:: Work task ::
Every entry below is to be copied word for word, with its pictures removed.

Saved entries
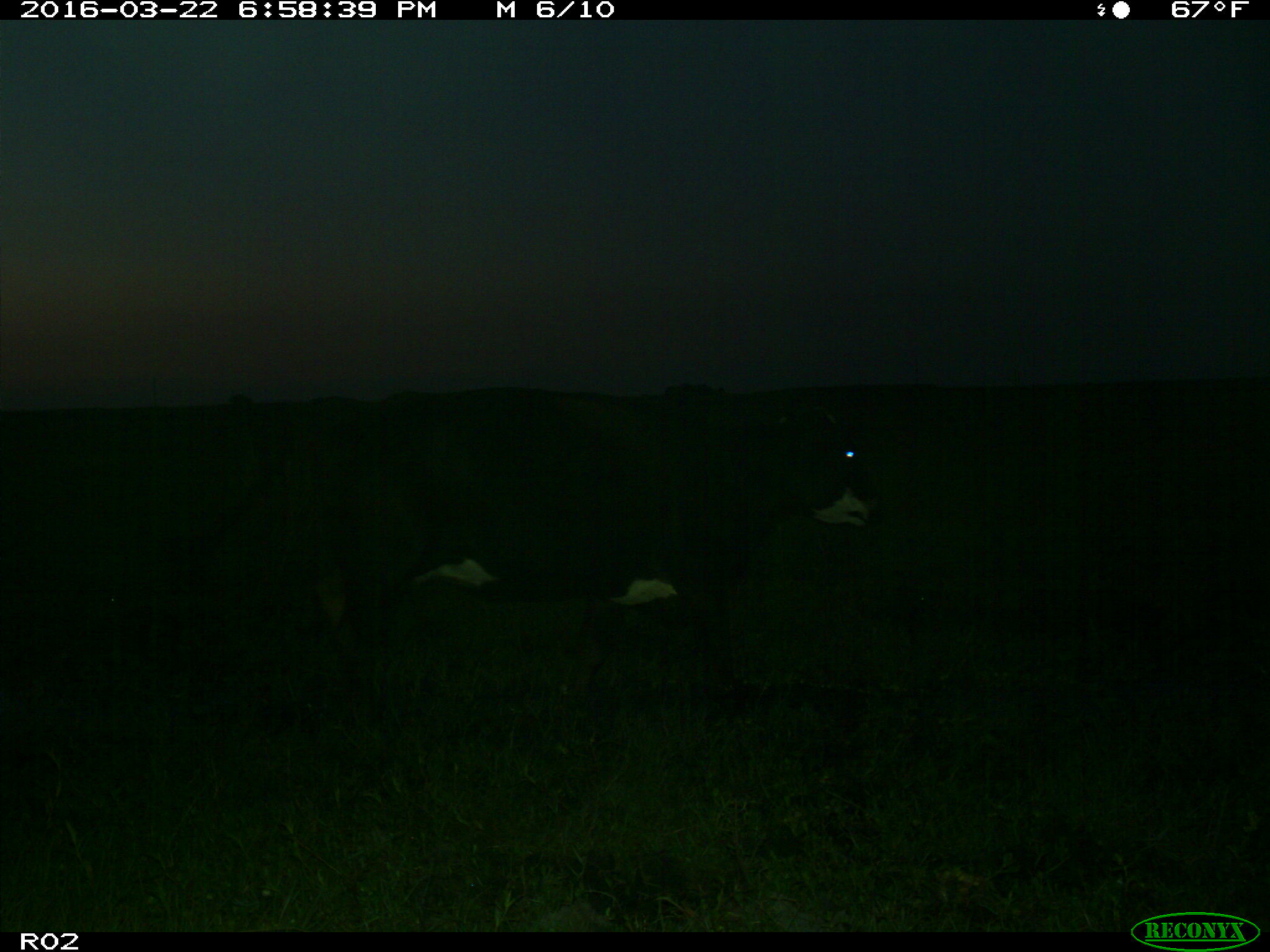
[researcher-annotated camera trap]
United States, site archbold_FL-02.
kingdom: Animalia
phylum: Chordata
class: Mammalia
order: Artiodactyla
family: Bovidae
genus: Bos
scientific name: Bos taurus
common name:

:: Exercise result ::
[researcher-annotated camera trap]
United States, site archbold_FL-02.
kingdom: Animalia
phylum: Chordata
class: Mammalia
order: Artiodactyla
family: Bovidae
genus: Bos
scientific name: Bos taurus
common name:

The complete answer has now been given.